Salinas is more than just a cool beach to go during the summer. Salinas has a long long story connected with the activity connected with the “sal” (salt)! Salt is one of the oldest spices in the world, the only one used by all cultures both in the kitchen and for food preservation. The activity of the salt in the Balearics dates back to the most ancient times: that of the Romans and the Phoenicians, who then extracted it along the Levantine coasts of Majorca.
The most important document concerning the production of salt is dated 1373, and reports the production of about 5000 tons per year of salt extracted from the salt pans of Ibiza. Starting from this document, traces of references to the production of salt have been found in thousands of other documents, dating back above all to the Middle Ages when salt (called white gold) was considered one of the most precious commodity.
The exploitation of the ponds began in the times of Muslim Ibiza, but a concrete technical improvements of the ponds occurred after the Catalan reconquest, in the 13th century. At the very beginning, salt was obtained naturally, collecting it on the banks of the two large ponds that existed at the time. The water penetrated through a channel with the tides and then evaporated, accumulating the precious mineral directly on the ponds. After a while, Christians installed gates, created new ponds and improved shipping infrastructure (just to be sure to make the business bigger 😉 ).
The salt became the main source of the island’s economy (the word “salary” comes from the ancient pay of the workers of the salt pans), that has been exploited them until 1715, when the Crown began to administer them directly. In 1871 they were auctioned and acquired by the company Fábrica de Sales de Ibiza to end up, later in 1898, into the hands of the Mallorcan company (that still manages them today), Salinera Española.
The salt extraction is long and complex process that requires constant dedication: the sea water is extracted through a system of pumps and canals that goes directly towards the “thermal pools“, in which it the evaporation process begins by the direct action of the sun and the wind. Once the water reaches 8° of concentration, it passes to other tanks, where it remains until it reaches a concentration of about 20/22° (sea water has a salinity of about 3.5 degrees Baume (salinity scale) and that the salt does not crystallize unless it reaches 25 degrees). The last phase is the most complex, in which the condensed water passes into tanks with a clayey bottom, where the crystallization process begins. The salt workers work intensely from May to September, during the summer period: a reduced seasonality from which to extract the maximum profit. Once there were more than 1000 workers (and you that the famous “Sa Trinxa” beach was the refectory of the salinros?!?); at the moment only 20/25 persons work there…
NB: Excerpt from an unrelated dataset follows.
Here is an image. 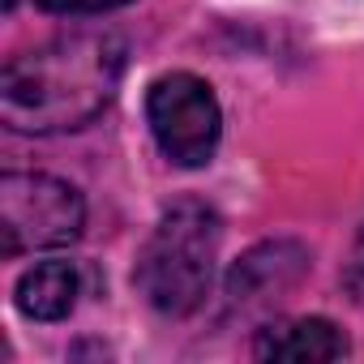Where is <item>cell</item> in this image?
<instances>
[{"mask_svg":"<svg viewBox=\"0 0 364 364\" xmlns=\"http://www.w3.org/2000/svg\"><path fill=\"white\" fill-rule=\"evenodd\" d=\"M124 43L116 35H56L0 73V120L14 133H69L90 124L116 95Z\"/></svg>","mask_w":364,"mask_h":364,"instance_id":"obj_1","label":"cell"},{"mask_svg":"<svg viewBox=\"0 0 364 364\" xmlns=\"http://www.w3.org/2000/svg\"><path fill=\"white\" fill-rule=\"evenodd\" d=\"M219 215L202 202H176L154 236L146 240L133 283L146 296L150 309H159L163 317H185L193 313L206 291H210V274H215V257H219Z\"/></svg>","mask_w":364,"mask_h":364,"instance_id":"obj_2","label":"cell"},{"mask_svg":"<svg viewBox=\"0 0 364 364\" xmlns=\"http://www.w3.org/2000/svg\"><path fill=\"white\" fill-rule=\"evenodd\" d=\"M86 202L69 180L43 171H5L0 176V249L5 257L60 249L82 236Z\"/></svg>","mask_w":364,"mask_h":364,"instance_id":"obj_3","label":"cell"},{"mask_svg":"<svg viewBox=\"0 0 364 364\" xmlns=\"http://www.w3.org/2000/svg\"><path fill=\"white\" fill-rule=\"evenodd\" d=\"M146 120H150V133H154L159 150L176 167H202V163H210V154L219 146V133H223L219 99L193 73H167V77H159L146 90Z\"/></svg>","mask_w":364,"mask_h":364,"instance_id":"obj_4","label":"cell"},{"mask_svg":"<svg viewBox=\"0 0 364 364\" xmlns=\"http://www.w3.org/2000/svg\"><path fill=\"white\" fill-rule=\"evenodd\" d=\"M309 270V253L296 240H270L257 245L253 253H245L232 274H228V300L236 309H266L274 300H283V291H291Z\"/></svg>","mask_w":364,"mask_h":364,"instance_id":"obj_5","label":"cell"},{"mask_svg":"<svg viewBox=\"0 0 364 364\" xmlns=\"http://www.w3.org/2000/svg\"><path fill=\"white\" fill-rule=\"evenodd\" d=\"M257 355L262 360H291V364H326V360L347 355V338L326 317H300V321L262 330Z\"/></svg>","mask_w":364,"mask_h":364,"instance_id":"obj_6","label":"cell"},{"mask_svg":"<svg viewBox=\"0 0 364 364\" xmlns=\"http://www.w3.org/2000/svg\"><path fill=\"white\" fill-rule=\"evenodd\" d=\"M77 304V270L69 262H39L18 279V309L31 321H60Z\"/></svg>","mask_w":364,"mask_h":364,"instance_id":"obj_7","label":"cell"},{"mask_svg":"<svg viewBox=\"0 0 364 364\" xmlns=\"http://www.w3.org/2000/svg\"><path fill=\"white\" fill-rule=\"evenodd\" d=\"M43 14H60V18H86V14H107L120 9L129 0H35Z\"/></svg>","mask_w":364,"mask_h":364,"instance_id":"obj_8","label":"cell"},{"mask_svg":"<svg viewBox=\"0 0 364 364\" xmlns=\"http://www.w3.org/2000/svg\"><path fill=\"white\" fill-rule=\"evenodd\" d=\"M351 291H355V300L364 304V257L355 262V270H351Z\"/></svg>","mask_w":364,"mask_h":364,"instance_id":"obj_9","label":"cell"},{"mask_svg":"<svg viewBox=\"0 0 364 364\" xmlns=\"http://www.w3.org/2000/svg\"><path fill=\"white\" fill-rule=\"evenodd\" d=\"M0 5H5V14H14V9H18V0H0Z\"/></svg>","mask_w":364,"mask_h":364,"instance_id":"obj_10","label":"cell"}]
</instances>
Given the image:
The ponds are the largest wetland on the island, with an area of 400 hectares and are a great example of Mediterranean biodiversity. They are an amazing show, while passing trough them to reach the beach, that contains more than 170 species of plants and more than 200 different birds, including beloved pink flamingos, which currently spends in the ponds a lot of time. The color of the plumage is due to a crustacean that inhabits the most saline ponds, Artemia salina, that is the favorite food of these birds. Walking between the ponds let you get in touch with a unique ecosystem.
Looking from above, the various ponds have different colors, that goes from blue and green to deep pink. The color is related to the concentration of salt and the species that colonize the water. It’s an incredible view and a great show, in every season and with every light conditions. At sunset time…the salt looks like real, shiny, gold.